Our class is really a cohort of about 16, and my cell directory reads like a biblical name list: Amos, Darius, David, Emmanuel, Enoch, Isaac, Paul, Zipporah, with Jackson and Paulson for variation. For the All Saints’ crowd, Paulson was just on mission with Edwina last weekend, and he is determined to introduce me to everyone she knows in Kampala. And while everyone here has been so friendly, helpful, and accommodating… lest you think this is utopia, one of the M.Div. students has seen fit to ensure that I get my fair share of ribbings.
I’m in the Honours College dorms. The room is small but good, and I do not have a roommate! I’ve met several of the girls who will be living on the hall, and they are very nice. It looks like there will be either 5 or 6 of us (though I am not yet certain), with one bathroom for all. Upon entering the hall, you are in a common room, and my room is the first door on the right past that. That is great because I get a cross-breeze from the door (which is always open). This is also a challenge, because people visit in the common hall – as in the Manchester football match late last night – which I heard the cheering, even though it came from the dining hall, a five minute walk away. 🙂 Oh, and the Telemundo
soap “Second Chance” is rather popular as well.

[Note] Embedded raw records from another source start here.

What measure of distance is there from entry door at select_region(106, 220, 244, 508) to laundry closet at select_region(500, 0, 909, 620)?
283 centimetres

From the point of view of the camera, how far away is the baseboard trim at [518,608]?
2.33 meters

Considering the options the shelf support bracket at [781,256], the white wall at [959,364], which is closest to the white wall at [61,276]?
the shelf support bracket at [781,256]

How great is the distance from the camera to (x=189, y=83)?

Rainy season means that it can rain at any time – I’m amazed at how quickly the weather changes here. It also means that the dirt slope down from the dorm is becoming fairly smooth, which to me means treacherous. Last week, Juliet, Zipporah, and I walked into Mukonotown. It’s a 20 minute downhill walk into town (well, to the supermarket they wanted
to go to), and a 35 minute uphill walk back. In the midday, very intense heat. I think they wanted to take a boda (moped – apparently the mopeds were originally used near the border (which sounds like “boda” when the drivers would yell, announcing their services), and the term stuck) back, though. Women ride bodas sidesaddle, and between that and their being generally not safe on bumpy roads and traffic that passes with milimeters to spare, I declined. So we walked.
I began eating in the dining hall last Friday. Previously, I’d been quite spoiled, and had been taking meals at the smaller (and better) dining hall next door. When we went through the breakfast line, I handed my meal card to the head waiter for him to mark that I had taken that day’s meal. The look on his face when he compared the photo with my face was precious. I think he was especially surprised because there are no Uganda Studies Program (American exchange program) students this term.